Copy out the Bon Scott biography below word for word, from its heading to its final sentence.

__Source text__:
┄┄┄┄┄┄┄┄┄┄

Bon Scott: Vocals
Bon Scott was born on July 9, 1946 in Kirriemuir, Scotland. He spent the
first six years of his life in the small town of Kirriemuir. Bon's parents hailed
from musical families; his father, Charles, known to friends and relations
as Chick, played drums in the Kirriemuir Pipe Band and performed with the
local light-opera company. In 1952, the Scott family relocated to Australia.
The Scotts first resided in Melbourne before settling in the Adelaide suburb
of Sunshine. In 1956, Bon's brother Graeme was diagnosed with asthma
and the Scott family relocated to Fremantle.
As early as grade school, Bon had shown an affinity for music, first playing
recorder in school; he would subsequently have brief flirtations with piano
and accordion, before settling on drums. Bon took his first tentative steps
as a performer at the age of twelve, playing a recorder duet with a
classmate at a school concert and banging the drums alongside his father
in the local Caledonian Society's Scots pipe band.
Bon's lifelong distaste for authority led him to quit his studies at the age of
fifteen. After leaving school, he held a series of odd jobs, driving a tractor,
laboring on fishing boats and working as an apprentice weighing-machine
mechanic.
Bon's earliest bands found him doubling up on vocals and drums. In Perth
during 1966 he played with The Spectors. Then he moved on to The
Valentines. In May 1967 The Valentines released a debut single entitled
'Every Day I Have To Cry' on the Clarion label. Despite its lack of originality,
the single reached the Top 5 of the local charts. But their next three singles
flopped and they decided to move to Melbourne for a change of luck.

┄┄┄┄┄┄┄┄┄┄

__Material shown__:
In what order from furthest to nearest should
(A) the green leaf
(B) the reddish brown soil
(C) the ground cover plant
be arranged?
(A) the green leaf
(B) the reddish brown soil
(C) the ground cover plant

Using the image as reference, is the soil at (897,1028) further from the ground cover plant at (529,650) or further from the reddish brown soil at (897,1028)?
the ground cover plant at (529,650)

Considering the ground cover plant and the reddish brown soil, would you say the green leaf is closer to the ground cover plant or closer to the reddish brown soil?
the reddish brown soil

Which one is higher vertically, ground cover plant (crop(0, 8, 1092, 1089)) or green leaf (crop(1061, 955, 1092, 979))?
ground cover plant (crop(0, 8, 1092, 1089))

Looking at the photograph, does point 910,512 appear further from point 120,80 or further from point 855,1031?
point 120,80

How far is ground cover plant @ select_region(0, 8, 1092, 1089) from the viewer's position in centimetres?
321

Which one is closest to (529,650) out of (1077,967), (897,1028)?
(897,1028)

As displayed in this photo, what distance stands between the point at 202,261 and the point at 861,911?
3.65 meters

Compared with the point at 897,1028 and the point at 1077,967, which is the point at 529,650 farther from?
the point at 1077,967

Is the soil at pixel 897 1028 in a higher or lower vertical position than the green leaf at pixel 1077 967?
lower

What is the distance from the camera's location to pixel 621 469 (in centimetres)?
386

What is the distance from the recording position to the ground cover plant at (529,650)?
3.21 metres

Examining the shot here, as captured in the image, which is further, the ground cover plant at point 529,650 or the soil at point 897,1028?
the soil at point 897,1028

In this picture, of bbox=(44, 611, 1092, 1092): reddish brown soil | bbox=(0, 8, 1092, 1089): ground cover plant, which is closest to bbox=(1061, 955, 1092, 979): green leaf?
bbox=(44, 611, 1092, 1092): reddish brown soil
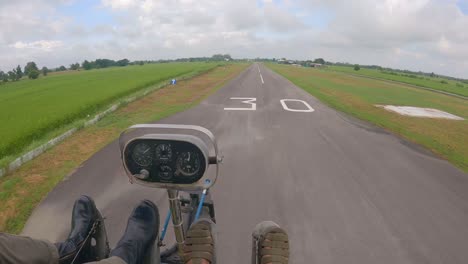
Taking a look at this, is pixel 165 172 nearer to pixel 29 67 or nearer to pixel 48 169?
pixel 48 169

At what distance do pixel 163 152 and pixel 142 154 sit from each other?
21 centimetres

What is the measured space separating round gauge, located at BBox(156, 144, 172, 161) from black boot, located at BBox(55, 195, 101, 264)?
1.32m

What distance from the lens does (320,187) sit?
6441 mm

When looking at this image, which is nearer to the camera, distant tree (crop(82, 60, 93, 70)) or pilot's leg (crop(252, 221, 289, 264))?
pilot's leg (crop(252, 221, 289, 264))

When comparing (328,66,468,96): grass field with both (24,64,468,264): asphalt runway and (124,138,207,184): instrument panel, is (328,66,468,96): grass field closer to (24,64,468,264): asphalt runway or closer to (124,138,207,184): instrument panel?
(24,64,468,264): asphalt runway

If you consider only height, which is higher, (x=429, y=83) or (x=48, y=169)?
(x=429, y=83)

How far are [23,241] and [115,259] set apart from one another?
0.70m

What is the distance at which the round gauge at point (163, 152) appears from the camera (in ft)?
7.81

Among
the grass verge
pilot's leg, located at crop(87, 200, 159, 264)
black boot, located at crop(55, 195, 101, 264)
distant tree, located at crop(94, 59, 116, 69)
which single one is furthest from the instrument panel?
distant tree, located at crop(94, 59, 116, 69)

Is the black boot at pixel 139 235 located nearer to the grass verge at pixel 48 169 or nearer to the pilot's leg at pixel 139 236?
the pilot's leg at pixel 139 236

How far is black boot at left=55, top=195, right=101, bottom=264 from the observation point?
260 cm

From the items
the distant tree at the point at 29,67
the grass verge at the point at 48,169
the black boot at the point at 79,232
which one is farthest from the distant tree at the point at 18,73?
the black boot at the point at 79,232

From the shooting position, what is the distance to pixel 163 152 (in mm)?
2406

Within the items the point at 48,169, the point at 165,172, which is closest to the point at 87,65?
the point at 48,169
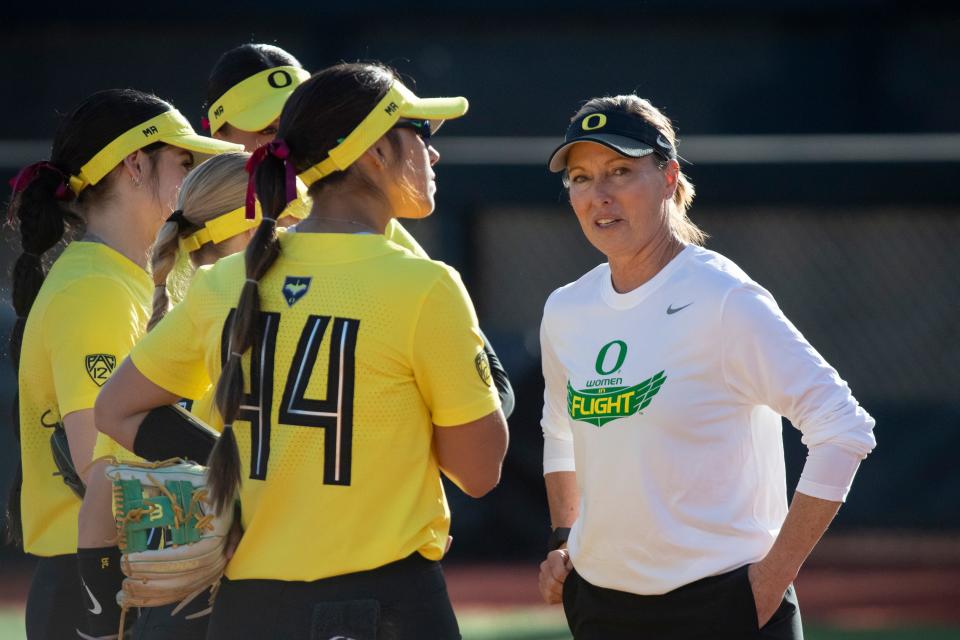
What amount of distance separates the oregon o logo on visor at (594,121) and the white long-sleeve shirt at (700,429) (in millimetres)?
347

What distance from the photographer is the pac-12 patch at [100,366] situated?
8.97 feet

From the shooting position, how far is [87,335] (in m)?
2.77

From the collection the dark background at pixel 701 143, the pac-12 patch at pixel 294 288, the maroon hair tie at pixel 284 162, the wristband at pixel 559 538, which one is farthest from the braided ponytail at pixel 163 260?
the dark background at pixel 701 143

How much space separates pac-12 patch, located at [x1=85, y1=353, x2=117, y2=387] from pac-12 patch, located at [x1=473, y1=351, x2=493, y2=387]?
2.87 feet

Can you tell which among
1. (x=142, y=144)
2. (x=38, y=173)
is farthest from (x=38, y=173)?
(x=142, y=144)

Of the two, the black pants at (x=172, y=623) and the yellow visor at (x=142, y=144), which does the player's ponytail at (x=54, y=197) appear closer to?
the yellow visor at (x=142, y=144)

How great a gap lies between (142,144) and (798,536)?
65.4 inches

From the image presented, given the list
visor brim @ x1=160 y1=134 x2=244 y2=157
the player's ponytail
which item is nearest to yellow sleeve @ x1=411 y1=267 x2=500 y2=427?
visor brim @ x1=160 y1=134 x2=244 y2=157

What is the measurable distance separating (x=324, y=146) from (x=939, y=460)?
27.0 ft

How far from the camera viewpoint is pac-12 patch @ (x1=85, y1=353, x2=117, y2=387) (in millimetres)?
2734

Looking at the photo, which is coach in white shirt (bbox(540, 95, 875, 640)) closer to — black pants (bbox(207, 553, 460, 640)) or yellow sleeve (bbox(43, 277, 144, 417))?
black pants (bbox(207, 553, 460, 640))

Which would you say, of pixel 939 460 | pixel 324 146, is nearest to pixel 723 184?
pixel 939 460

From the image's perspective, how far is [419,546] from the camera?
Result: 225cm

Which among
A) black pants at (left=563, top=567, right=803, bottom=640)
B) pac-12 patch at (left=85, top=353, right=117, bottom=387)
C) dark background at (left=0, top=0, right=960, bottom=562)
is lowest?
dark background at (left=0, top=0, right=960, bottom=562)
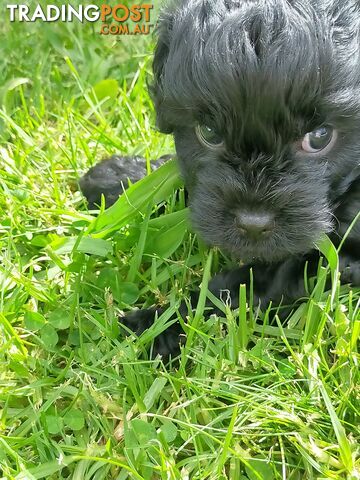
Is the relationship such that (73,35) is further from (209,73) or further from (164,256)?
(209,73)

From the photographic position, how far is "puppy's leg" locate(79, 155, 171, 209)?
2.48m

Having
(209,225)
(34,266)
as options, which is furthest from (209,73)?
(34,266)

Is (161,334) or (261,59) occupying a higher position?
(261,59)

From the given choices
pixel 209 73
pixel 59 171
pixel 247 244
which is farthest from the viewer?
pixel 59 171

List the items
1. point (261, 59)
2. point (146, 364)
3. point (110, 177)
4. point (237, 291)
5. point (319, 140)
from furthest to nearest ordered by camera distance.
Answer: point (110, 177) < point (237, 291) < point (146, 364) < point (319, 140) < point (261, 59)

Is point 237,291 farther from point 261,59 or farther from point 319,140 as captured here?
point 261,59

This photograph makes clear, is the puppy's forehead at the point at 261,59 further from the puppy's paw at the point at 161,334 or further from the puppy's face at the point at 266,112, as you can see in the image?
the puppy's paw at the point at 161,334

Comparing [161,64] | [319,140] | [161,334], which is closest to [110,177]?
[161,64]

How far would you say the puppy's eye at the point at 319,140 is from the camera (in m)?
1.69

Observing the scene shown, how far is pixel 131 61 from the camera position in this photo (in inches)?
124

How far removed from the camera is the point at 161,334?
6.49ft

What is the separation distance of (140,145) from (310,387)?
135 centimetres

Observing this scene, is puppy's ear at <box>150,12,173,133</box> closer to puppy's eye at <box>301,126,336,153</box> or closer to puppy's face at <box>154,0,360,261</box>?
puppy's face at <box>154,0,360,261</box>

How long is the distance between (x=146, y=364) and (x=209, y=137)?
60cm
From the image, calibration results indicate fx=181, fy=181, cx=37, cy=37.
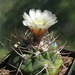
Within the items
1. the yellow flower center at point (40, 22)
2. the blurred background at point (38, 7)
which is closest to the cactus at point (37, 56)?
the yellow flower center at point (40, 22)

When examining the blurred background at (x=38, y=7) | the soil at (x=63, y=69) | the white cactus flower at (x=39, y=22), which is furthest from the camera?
the blurred background at (x=38, y=7)

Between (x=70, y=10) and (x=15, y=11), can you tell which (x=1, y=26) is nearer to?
(x=15, y=11)

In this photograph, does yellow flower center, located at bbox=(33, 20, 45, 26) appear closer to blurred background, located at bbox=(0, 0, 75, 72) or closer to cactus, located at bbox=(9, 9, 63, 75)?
cactus, located at bbox=(9, 9, 63, 75)

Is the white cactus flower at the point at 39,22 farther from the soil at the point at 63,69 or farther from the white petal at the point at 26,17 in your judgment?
the soil at the point at 63,69

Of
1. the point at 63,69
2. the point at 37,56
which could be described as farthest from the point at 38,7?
the point at 37,56

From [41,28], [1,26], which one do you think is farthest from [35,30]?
[1,26]

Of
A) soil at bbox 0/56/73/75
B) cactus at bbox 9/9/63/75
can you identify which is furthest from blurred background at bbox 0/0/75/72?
cactus at bbox 9/9/63/75

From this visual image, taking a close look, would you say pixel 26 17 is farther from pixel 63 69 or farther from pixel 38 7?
pixel 38 7
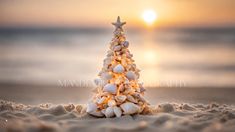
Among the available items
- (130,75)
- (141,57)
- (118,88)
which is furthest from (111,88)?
(141,57)

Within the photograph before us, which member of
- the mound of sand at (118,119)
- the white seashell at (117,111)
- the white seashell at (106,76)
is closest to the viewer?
the mound of sand at (118,119)

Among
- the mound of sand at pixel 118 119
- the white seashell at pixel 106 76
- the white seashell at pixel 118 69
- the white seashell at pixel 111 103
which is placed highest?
the white seashell at pixel 118 69

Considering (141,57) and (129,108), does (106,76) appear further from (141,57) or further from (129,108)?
(141,57)

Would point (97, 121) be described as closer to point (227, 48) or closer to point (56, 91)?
point (56, 91)

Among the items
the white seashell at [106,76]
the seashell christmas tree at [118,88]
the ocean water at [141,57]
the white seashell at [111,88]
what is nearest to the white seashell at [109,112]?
the seashell christmas tree at [118,88]

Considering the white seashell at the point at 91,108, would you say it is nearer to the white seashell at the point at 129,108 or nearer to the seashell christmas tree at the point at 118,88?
the seashell christmas tree at the point at 118,88

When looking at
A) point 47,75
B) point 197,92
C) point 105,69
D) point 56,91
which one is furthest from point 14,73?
point 105,69

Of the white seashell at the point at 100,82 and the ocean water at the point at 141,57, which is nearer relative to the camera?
the white seashell at the point at 100,82

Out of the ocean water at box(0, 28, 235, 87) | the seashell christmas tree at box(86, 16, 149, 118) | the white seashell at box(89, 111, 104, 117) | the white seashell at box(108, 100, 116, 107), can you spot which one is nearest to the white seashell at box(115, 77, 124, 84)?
the seashell christmas tree at box(86, 16, 149, 118)
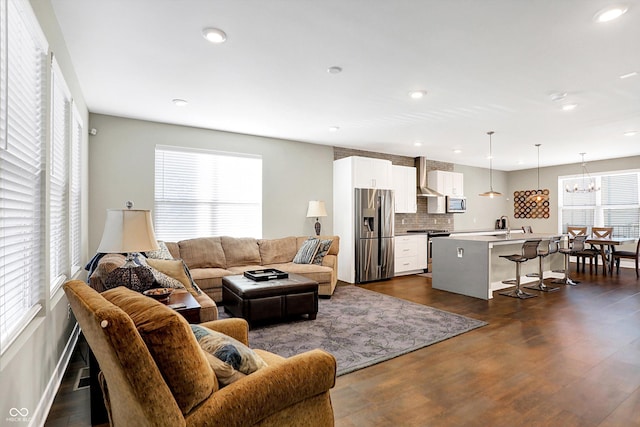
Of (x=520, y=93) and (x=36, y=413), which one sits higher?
(x=520, y=93)

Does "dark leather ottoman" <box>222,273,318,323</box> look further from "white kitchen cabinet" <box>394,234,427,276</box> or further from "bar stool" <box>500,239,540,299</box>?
"white kitchen cabinet" <box>394,234,427,276</box>

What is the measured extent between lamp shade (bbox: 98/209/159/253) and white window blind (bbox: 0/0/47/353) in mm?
356

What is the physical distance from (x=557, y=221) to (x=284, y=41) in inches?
366

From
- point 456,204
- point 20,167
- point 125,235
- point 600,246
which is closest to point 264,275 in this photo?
point 125,235

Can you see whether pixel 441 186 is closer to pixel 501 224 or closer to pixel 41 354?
pixel 501 224

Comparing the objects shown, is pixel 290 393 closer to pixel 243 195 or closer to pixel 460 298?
pixel 460 298

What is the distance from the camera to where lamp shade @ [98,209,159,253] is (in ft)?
7.41

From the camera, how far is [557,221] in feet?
29.3

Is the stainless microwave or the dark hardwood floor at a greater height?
the stainless microwave

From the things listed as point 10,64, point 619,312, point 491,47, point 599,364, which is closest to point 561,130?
point 619,312

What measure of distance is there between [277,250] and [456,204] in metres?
4.95

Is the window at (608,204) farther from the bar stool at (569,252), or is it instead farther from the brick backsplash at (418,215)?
the brick backsplash at (418,215)

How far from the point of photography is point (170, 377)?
42.9 inches

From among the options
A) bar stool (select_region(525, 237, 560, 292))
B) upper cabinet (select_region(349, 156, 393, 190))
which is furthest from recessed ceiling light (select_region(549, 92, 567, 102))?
upper cabinet (select_region(349, 156, 393, 190))
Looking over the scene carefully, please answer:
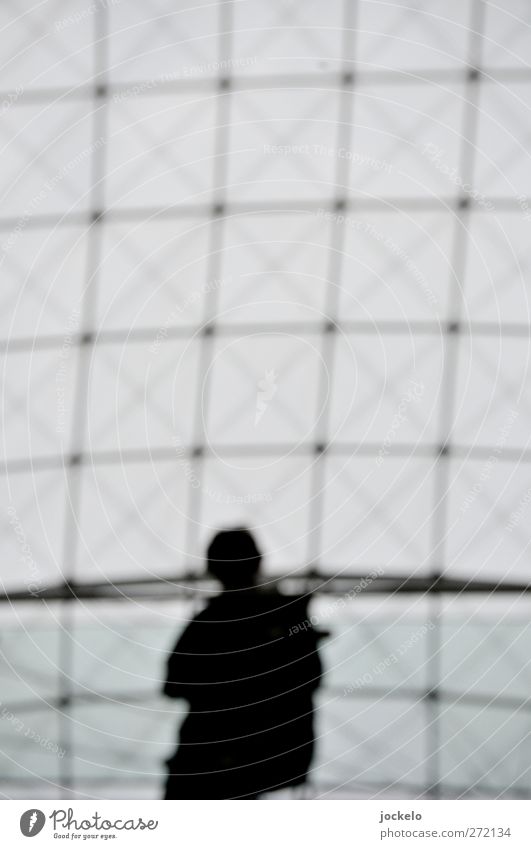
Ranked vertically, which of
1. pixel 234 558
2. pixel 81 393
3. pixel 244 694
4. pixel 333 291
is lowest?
pixel 244 694

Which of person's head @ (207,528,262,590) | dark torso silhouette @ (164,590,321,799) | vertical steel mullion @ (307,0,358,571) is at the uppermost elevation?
vertical steel mullion @ (307,0,358,571)

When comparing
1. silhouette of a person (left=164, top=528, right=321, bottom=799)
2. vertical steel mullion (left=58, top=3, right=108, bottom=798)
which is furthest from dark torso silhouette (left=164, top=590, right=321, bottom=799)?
vertical steel mullion (left=58, top=3, right=108, bottom=798)

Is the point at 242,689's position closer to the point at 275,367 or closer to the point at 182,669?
the point at 182,669

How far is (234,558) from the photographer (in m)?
1.00

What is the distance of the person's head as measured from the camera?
3.25ft

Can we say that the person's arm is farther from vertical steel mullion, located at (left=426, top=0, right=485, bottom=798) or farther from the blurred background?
vertical steel mullion, located at (left=426, top=0, right=485, bottom=798)

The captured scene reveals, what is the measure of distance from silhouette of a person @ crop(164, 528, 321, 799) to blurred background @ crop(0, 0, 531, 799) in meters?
0.02

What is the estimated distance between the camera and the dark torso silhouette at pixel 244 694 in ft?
3.16

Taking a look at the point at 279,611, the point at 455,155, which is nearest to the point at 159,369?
the point at 279,611

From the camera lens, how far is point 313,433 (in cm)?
102

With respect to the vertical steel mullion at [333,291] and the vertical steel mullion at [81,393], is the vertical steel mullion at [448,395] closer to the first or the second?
the vertical steel mullion at [333,291]

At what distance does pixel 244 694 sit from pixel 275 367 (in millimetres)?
396

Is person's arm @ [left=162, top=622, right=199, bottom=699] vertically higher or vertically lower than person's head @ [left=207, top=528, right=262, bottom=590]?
lower

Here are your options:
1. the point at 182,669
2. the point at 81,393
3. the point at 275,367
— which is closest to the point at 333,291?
the point at 275,367
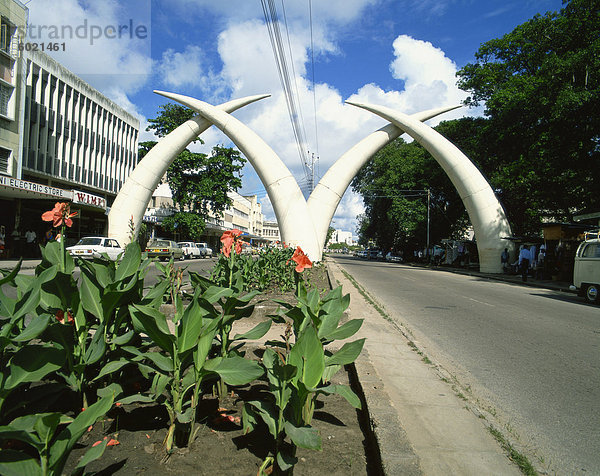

┄┄┄┄┄┄┄┄┄┄

__Solution__:
Bon Scott: Vocals
Bon Scott was born on July 9, 1946 in Kirriemuir, Scotland. He spent the
first six years of his life in the small town of Kirriemuir. Bon's parents hailed
from musical families; his father, Charles, known to friends and relations
as Chick, played drums in the Kirriemuir Pipe Band and performed with the
local light-opera company. In 1952, the Scott family relocated to Australia.
The Scotts first resided in Melbourne before settling in the Adelaide suburb
of Sunshine. In 1956, Bon's brother Graeme was diagnosed with asthma
and the Scott family relocated to Fremantle.
As early as grade school, Bon had shown an affinity for music, first playing
recorder in school; he would subsequently have brief flirtations with piano
and accordion, before settling on drums. Bon took his first tentative steps
as a performer at the age of twelve, playing a recorder duet with a
classmate at a school concert and banging the drums alongside his father
in the local Caledonian Society's Scots pipe band.
Bon's lifelong distaste for authority led him to quit his studies at the age of
fifteen. After leaving school, he held a series of odd jobs, driving a tractor,
laboring on fishing boats and working as an apprentice weighing-machine
mechanic.
Bon's earliest bands found him doubling up on vocals and drums. In Perth
during 1966 he played with The Spectors. Then he moved on to The
Valentines. In May 1967 The Valentines released a debut single entitled
'Every Day I Have To Cry' on the Clarion label. Despite its lack of originality,
the single reached the Top 5 of the local charts. But their next three singles
flopped and they decided to move to Melbourne for a change of luck.